## Records for the task
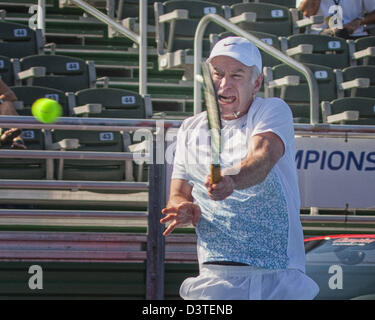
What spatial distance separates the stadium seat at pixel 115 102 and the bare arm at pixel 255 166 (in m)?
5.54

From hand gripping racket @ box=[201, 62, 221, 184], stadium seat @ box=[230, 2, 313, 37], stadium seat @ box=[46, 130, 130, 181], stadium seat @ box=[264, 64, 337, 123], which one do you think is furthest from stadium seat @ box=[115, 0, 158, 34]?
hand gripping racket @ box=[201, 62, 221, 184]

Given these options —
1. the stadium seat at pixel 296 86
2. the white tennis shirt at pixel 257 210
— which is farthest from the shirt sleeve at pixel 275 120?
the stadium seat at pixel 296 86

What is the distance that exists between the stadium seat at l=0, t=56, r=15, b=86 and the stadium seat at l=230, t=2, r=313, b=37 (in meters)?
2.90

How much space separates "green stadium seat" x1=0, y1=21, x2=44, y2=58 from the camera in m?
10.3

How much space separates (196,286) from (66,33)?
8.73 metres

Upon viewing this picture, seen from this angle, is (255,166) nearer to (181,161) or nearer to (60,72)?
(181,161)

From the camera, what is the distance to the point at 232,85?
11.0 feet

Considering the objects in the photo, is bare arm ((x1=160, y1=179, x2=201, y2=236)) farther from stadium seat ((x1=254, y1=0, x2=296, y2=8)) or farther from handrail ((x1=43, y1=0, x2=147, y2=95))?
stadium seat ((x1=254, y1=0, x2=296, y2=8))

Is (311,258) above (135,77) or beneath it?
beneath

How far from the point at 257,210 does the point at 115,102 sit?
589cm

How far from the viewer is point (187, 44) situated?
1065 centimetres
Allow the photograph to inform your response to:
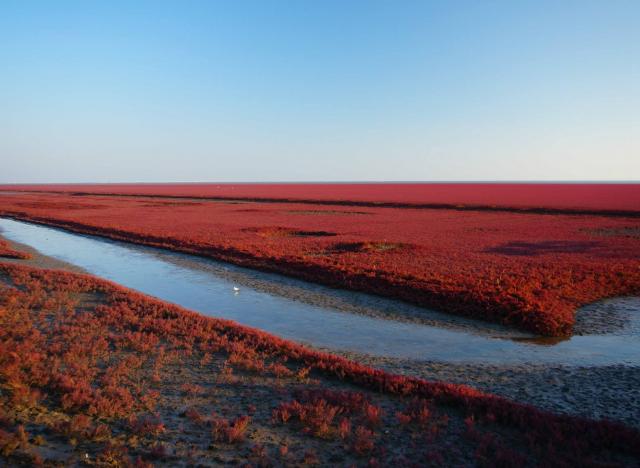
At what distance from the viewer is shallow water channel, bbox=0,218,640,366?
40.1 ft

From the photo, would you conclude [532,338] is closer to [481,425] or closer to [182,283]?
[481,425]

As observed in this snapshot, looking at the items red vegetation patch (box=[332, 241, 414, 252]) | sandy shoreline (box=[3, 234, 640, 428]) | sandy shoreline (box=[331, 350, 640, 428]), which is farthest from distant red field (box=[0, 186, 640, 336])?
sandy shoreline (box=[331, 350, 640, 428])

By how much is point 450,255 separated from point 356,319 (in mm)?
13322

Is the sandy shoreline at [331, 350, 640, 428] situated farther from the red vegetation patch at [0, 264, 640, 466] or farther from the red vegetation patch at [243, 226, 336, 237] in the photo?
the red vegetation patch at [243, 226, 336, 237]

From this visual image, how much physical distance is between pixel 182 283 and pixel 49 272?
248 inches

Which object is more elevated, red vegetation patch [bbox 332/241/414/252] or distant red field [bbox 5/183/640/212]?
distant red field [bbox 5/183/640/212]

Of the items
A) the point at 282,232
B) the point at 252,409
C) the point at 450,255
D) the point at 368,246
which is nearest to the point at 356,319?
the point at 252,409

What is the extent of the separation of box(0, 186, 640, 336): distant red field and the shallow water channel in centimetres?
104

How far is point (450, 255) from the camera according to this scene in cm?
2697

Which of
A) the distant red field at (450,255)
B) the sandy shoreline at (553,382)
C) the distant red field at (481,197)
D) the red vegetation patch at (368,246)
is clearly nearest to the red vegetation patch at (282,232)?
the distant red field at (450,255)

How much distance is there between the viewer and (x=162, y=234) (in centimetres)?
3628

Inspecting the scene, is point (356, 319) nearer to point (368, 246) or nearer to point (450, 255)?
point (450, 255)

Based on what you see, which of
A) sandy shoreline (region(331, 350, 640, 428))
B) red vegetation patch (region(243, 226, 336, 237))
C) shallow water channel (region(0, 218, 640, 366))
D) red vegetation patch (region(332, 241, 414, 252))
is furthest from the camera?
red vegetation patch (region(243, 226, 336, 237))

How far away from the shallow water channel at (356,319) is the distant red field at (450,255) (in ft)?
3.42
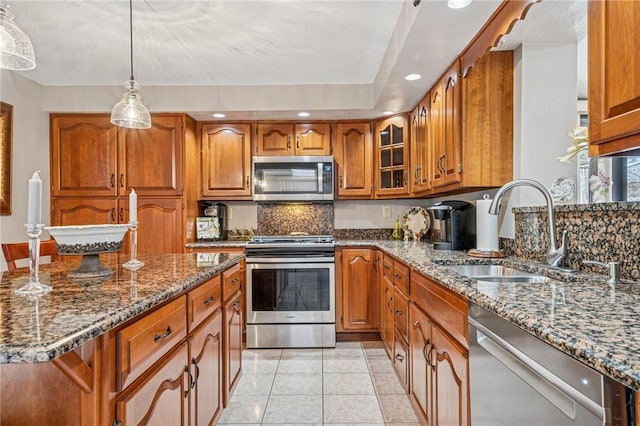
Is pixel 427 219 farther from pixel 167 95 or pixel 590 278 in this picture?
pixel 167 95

## Goal of the exercise
From the line containing "From this visual" through the last line of the material above, write out each line exactly, leaving aside all pictures.

## Worked solution
From this visual image, how much physical distance is between pixel 182 283 and pixel 49 272?
248 inches

Which object is more elevated, red vegetation patch [bbox 332/241/414/252] or distant red field [bbox 5/183/640/212]?
distant red field [bbox 5/183/640/212]

Of the items
A) the point at 282,232
B) the point at 252,409
C) the point at 450,255
D) the point at 368,246
which is nearest to the point at 356,319?
the point at 252,409

What is the extent of the separation of box(0, 186, 640, 336): distant red field and the shallow water channel in centimetres?
104

How far is point (450, 255) from the camera according to this scene in cm?
2697

Which of
A) the distant red field at (450,255)
B) the sandy shoreline at (553,382)
C) the distant red field at (481,197)
D) the red vegetation patch at (368,246)
is clearly nearest to the red vegetation patch at (282,232)?
the distant red field at (450,255)

How much distance is there between the viewer and (x=162, y=234) (in centimetres)?
3628

Inspecting the scene, is point (356, 319) nearer to point (368, 246) or nearer to point (450, 255)?
point (450, 255)

Based on what you see, which of
A) sandy shoreline (region(331, 350, 640, 428))
B) red vegetation patch (region(243, 226, 336, 237))
C) shallow water channel (region(0, 218, 640, 366))
D) red vegetation patch (region(332, 241, 414, 252))
is furthest from the camera?
red vegetation patch (region(243, 226, 336, 237))

How far away from the shallow water channel at (356,319) is the distant red field at (450,255) (in ft)?
3.42
Is pixel 427 219 farther from pixel 167 95 or pixel 590 278 in this picture?
pixel 167 95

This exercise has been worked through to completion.